→ **Work instructions**
Gather every line in the entries below that contains the string "detection". Case counts, so only matches with the same capitalization qualify.

→ **Extracted records**
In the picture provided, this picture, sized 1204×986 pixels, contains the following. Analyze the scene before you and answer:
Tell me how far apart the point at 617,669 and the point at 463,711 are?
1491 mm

---

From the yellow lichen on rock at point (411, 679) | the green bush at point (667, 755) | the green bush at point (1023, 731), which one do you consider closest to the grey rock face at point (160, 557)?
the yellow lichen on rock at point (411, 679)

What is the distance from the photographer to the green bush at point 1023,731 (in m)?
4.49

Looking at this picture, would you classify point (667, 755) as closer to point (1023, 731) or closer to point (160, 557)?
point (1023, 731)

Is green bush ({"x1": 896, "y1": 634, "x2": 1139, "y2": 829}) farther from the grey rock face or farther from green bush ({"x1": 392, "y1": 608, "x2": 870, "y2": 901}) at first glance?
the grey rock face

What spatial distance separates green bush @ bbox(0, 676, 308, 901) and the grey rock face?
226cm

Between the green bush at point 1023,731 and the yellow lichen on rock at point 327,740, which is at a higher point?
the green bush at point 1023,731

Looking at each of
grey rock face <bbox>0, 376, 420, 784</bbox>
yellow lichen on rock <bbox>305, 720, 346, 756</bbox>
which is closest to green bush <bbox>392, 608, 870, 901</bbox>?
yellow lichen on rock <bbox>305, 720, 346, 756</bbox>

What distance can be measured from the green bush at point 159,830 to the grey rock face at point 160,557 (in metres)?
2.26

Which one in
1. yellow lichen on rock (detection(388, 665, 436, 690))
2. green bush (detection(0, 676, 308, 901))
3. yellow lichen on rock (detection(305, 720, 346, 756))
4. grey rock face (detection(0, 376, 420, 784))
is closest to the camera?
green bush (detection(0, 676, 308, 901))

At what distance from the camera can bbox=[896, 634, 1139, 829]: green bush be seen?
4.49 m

→ **Result**
1. yellow lichen on rock (detection(388, 665, 436, 690))
2. green bush (detection(0, 676, 308, 901))
3. yellow lichen on rock (detection(305, 720, 346, 756))
4. grey rock face (detection(0, 376, 420, 784))
green bush (detection(0, 676, 308, 901))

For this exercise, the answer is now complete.